在初始化代码中，可以了解到SD的几个关键组件：
vae：变分自编码器，负责将数据压缩到潜在空间（latent space）与潜在数据的解压缩。
text_encoder：文本编码器，默认使用CLIP模型中的text-encoder，将控制图像生成的文本进行编码。
unet：噪声预测模型，在潜在空间执行。
scheduler: 负责去噪过程的计算。

def __init__(
        self,
        vae: AutoencoderKL,
        text_encoder: CLIPTextModel,
        tokenizer: CLIPTokenizer,
        unet: UNet2DConditionModel,
        scheduler: KarrasDiffusionSchedulers,
        safety_checker: StableDiffusionSafetyChecker,
        feature_extractor: CLIPImageProcessor,
        image_encoder: CLIPVisionModelWithProjection = None,
        requires_safety_checker: bool = True,
    ):
    ...

核心逻辑实现在__call__方法中

def __call__(
  ...
)
...
  # 省略第0~2步的潜在空间尺寸赋值，输入检查，batch_size, device等参数定义。
- - - - - - -
### 简短问题 1:
在介绍SD关键组件的原文摘录里，scheduler负责什么？

### 展示数据:
- - - - - - -
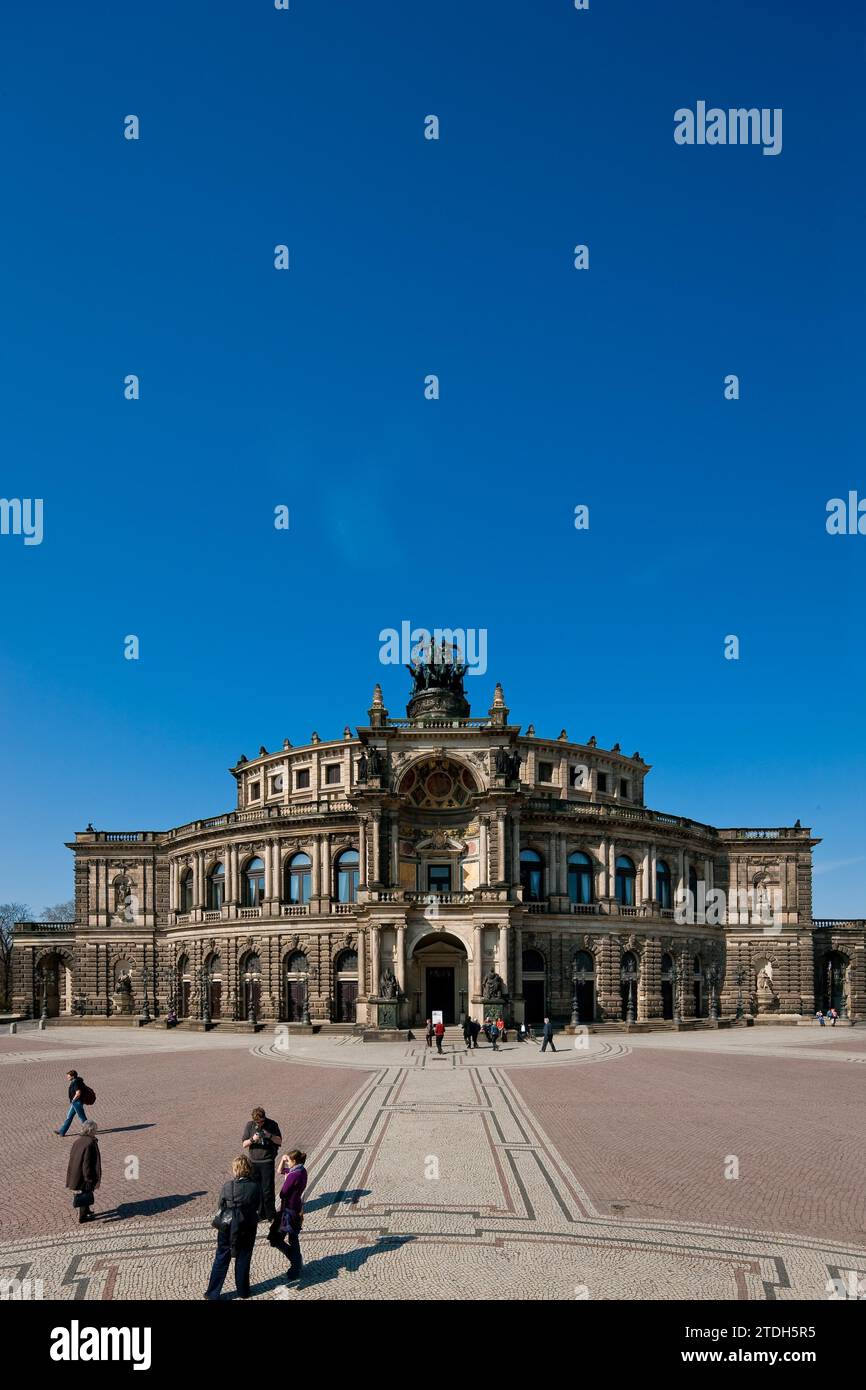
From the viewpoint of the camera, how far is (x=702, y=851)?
218 ft

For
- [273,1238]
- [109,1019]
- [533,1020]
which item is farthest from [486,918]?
[273,1238]

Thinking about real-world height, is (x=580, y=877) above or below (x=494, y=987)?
above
- - - - - - -
### 简短问题 2:
请把上面的全部记录改写成JSON字符串列表，每行对应一个字符串，空行省略，图片不要写进答案。

### 练习结果 1:
负责去噪过程的计算。

### 练习结果 2:
[
  "From the viewpoint of the camera, how far is (x=702, y=851)?",
  "218 ft",
  "For",
  "- [273,1238]",
  "- [109,1019]",
  "- [533,1020]",
  "which item is farthest from [486,918]?",
  "[273,1238]",
  "Thinking about real-world height, is (x=580, y=877) above or below (x=494, y=987)?",
  "above"
]